The Hasse's theorem says that for an elliptic curve $E$ defined on $\mathbb{F}_p$ where $p$ is a prime number, we have:
$|n-(p+1)| < 2\sqrt{p}$ with $n$ the order of $E$.
I am wondering why the absolute value is so important here? If $n-(p+1) > 0$ then it doesn't matter. But if $n-(p+1) < 0$, as $2\sqrt{p} > 0$ we don't need to use the absolute value to conclude that $n-(p+1) < 2\sqrt{p}$.
I think I'm missing something, could someone explains why do we need to apply this function?
$|n-(p+1)| \le 2 \sqrt{p}$ is a stronger statement than $n - (p+1) \le 2 \sqrt{p}$. Rephrasing the theorem in the way you suggest would weaken the conclusion.

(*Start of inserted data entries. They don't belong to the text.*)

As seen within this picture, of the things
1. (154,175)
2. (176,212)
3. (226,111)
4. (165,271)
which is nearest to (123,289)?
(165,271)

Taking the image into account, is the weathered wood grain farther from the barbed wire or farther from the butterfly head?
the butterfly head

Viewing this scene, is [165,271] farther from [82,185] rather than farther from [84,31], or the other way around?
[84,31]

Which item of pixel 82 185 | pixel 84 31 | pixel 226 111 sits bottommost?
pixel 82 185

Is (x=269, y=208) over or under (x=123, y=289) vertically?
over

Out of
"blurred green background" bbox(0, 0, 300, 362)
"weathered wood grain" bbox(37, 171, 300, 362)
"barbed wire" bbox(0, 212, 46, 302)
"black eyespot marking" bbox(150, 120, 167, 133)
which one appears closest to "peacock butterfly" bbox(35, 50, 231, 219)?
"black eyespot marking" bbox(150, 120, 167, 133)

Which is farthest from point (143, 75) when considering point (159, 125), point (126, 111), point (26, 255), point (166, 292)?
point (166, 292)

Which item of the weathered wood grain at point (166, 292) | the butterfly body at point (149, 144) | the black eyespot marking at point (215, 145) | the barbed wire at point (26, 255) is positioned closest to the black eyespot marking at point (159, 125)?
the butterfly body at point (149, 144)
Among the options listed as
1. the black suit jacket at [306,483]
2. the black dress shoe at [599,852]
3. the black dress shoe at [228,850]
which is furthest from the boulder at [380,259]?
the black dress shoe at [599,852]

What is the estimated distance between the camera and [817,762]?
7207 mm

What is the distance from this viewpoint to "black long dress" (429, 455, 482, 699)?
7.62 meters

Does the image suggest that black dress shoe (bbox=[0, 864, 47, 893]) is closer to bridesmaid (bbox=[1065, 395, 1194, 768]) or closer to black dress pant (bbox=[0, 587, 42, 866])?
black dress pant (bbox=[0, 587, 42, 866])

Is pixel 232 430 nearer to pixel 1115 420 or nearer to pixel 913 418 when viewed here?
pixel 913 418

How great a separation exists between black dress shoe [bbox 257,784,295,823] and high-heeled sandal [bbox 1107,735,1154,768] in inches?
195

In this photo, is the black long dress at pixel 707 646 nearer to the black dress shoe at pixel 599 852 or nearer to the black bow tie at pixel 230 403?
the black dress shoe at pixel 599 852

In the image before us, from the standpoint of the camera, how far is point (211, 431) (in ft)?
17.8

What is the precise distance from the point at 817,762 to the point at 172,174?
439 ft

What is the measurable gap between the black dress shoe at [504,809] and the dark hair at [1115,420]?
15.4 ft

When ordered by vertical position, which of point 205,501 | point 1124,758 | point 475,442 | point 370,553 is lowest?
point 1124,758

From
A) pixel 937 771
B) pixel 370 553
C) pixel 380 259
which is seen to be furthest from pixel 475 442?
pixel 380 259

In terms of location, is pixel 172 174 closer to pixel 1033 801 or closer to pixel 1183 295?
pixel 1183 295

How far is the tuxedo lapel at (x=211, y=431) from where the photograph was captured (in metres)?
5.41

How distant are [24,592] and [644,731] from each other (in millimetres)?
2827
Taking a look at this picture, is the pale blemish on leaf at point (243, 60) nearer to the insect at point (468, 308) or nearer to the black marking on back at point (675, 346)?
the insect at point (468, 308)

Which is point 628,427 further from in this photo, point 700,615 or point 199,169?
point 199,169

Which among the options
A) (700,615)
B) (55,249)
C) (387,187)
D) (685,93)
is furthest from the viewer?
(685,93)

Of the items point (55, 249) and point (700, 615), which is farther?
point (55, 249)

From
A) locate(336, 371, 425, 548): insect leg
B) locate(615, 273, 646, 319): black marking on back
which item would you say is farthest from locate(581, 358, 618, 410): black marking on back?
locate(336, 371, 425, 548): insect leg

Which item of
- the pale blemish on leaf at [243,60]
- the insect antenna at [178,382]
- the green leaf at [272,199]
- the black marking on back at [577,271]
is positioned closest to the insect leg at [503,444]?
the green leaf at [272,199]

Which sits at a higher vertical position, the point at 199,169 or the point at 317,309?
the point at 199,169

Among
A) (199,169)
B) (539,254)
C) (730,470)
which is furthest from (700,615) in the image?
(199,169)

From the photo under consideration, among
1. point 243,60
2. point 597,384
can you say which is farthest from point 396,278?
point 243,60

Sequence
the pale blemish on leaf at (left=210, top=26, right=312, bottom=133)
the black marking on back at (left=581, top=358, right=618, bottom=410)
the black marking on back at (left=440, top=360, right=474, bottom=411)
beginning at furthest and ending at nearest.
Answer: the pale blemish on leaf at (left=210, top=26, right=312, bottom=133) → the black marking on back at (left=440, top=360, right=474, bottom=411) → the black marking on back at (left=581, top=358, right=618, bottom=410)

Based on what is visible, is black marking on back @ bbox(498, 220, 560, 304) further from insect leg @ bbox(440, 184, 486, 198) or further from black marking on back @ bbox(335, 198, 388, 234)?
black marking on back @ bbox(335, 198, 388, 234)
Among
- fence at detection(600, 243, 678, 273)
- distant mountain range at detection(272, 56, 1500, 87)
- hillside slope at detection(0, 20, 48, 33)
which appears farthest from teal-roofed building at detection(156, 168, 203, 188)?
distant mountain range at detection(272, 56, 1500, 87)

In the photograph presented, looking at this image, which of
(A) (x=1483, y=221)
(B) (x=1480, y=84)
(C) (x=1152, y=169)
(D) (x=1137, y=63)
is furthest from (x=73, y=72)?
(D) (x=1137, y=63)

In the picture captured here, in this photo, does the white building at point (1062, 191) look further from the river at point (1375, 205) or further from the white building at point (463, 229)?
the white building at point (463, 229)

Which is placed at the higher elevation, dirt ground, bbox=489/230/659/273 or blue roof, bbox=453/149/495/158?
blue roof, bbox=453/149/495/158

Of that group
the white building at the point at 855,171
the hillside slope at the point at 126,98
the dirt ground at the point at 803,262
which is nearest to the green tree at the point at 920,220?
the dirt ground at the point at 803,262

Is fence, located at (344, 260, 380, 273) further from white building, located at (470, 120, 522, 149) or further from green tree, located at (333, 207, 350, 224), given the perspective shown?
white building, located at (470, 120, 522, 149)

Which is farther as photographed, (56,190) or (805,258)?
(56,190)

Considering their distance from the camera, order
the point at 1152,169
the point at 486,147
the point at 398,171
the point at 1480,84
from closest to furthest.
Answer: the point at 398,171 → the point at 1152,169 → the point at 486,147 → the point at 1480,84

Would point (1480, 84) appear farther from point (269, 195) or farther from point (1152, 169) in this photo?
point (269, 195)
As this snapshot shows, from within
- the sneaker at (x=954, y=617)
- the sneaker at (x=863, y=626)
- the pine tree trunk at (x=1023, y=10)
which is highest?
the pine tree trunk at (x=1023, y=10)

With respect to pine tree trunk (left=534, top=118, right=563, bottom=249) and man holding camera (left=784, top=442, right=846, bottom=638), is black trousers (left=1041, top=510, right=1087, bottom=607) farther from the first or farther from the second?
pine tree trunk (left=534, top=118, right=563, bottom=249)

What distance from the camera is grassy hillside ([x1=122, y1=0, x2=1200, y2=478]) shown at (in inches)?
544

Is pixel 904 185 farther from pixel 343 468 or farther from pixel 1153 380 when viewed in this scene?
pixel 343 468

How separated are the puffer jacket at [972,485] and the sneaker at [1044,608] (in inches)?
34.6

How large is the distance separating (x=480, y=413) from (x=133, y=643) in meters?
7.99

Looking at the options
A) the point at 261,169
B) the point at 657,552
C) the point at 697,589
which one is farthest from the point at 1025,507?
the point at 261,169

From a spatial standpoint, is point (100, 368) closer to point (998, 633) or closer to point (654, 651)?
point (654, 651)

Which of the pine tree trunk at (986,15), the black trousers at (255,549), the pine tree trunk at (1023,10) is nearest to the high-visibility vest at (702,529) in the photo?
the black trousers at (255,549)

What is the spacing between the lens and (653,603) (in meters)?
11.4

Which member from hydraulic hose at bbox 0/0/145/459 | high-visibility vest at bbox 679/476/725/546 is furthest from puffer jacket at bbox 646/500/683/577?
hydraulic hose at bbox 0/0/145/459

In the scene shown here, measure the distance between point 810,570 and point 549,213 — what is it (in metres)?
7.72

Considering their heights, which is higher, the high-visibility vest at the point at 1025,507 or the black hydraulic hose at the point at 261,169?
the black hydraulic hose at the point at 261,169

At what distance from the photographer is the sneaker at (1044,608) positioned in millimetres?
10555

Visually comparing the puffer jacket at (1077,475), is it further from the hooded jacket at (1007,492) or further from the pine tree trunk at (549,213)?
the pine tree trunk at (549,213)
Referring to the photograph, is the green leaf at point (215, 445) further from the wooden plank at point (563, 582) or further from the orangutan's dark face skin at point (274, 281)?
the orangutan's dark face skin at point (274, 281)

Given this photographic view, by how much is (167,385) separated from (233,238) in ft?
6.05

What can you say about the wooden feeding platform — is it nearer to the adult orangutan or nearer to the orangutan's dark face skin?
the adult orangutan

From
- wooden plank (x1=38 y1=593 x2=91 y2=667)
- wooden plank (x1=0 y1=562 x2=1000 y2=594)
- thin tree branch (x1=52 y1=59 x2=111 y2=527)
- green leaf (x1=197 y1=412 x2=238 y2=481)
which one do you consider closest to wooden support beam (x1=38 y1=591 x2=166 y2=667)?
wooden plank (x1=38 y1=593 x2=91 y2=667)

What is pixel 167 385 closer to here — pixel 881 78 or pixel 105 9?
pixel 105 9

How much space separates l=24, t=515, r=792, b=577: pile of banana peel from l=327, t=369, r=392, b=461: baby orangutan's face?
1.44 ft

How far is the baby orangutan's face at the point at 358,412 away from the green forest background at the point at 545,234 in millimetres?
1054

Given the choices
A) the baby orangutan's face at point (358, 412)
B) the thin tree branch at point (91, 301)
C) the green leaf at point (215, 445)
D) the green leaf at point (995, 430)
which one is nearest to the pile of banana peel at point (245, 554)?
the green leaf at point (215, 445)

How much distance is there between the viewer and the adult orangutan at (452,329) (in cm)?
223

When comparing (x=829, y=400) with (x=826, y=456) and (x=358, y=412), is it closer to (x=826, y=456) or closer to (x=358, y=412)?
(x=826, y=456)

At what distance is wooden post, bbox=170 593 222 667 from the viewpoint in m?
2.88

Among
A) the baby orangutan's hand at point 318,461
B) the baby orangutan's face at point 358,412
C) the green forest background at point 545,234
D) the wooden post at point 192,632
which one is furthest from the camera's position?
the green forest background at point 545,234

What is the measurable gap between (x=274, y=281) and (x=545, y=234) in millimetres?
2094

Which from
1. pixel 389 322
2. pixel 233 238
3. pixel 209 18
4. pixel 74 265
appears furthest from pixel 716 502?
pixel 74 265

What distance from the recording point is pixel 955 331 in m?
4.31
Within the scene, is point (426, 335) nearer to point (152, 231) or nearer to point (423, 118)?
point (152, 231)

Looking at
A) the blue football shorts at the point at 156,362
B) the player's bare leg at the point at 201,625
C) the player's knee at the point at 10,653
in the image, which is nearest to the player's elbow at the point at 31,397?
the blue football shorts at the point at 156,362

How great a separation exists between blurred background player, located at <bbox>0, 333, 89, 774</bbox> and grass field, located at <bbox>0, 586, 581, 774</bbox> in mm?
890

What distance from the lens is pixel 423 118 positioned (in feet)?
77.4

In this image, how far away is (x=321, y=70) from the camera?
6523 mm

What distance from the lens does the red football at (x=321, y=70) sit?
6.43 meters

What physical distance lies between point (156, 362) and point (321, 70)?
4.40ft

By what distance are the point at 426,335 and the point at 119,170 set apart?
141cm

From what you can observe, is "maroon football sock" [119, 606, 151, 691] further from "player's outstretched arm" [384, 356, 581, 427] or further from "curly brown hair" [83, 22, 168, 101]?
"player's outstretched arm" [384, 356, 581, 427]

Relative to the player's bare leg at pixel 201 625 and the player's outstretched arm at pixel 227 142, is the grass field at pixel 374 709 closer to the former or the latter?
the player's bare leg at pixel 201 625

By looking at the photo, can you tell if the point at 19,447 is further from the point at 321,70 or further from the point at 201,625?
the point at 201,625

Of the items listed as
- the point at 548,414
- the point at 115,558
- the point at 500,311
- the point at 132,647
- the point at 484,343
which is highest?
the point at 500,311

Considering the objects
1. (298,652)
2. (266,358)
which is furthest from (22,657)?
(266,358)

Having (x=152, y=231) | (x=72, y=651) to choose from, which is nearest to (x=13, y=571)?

The point of Hasse's theorem is that the curve has "roughly" $p+1$ points. It gives a bound on how far the actual number of points, $n$, can deviate in either direction from $p+1$ (by no more than $2 \sqrt{p}$). The statement $n - (p+1) \le 2 \sqrt{p}$ only gives an upper bound on the number of points, compared to $p+1$. So there could be arbitrarily few points.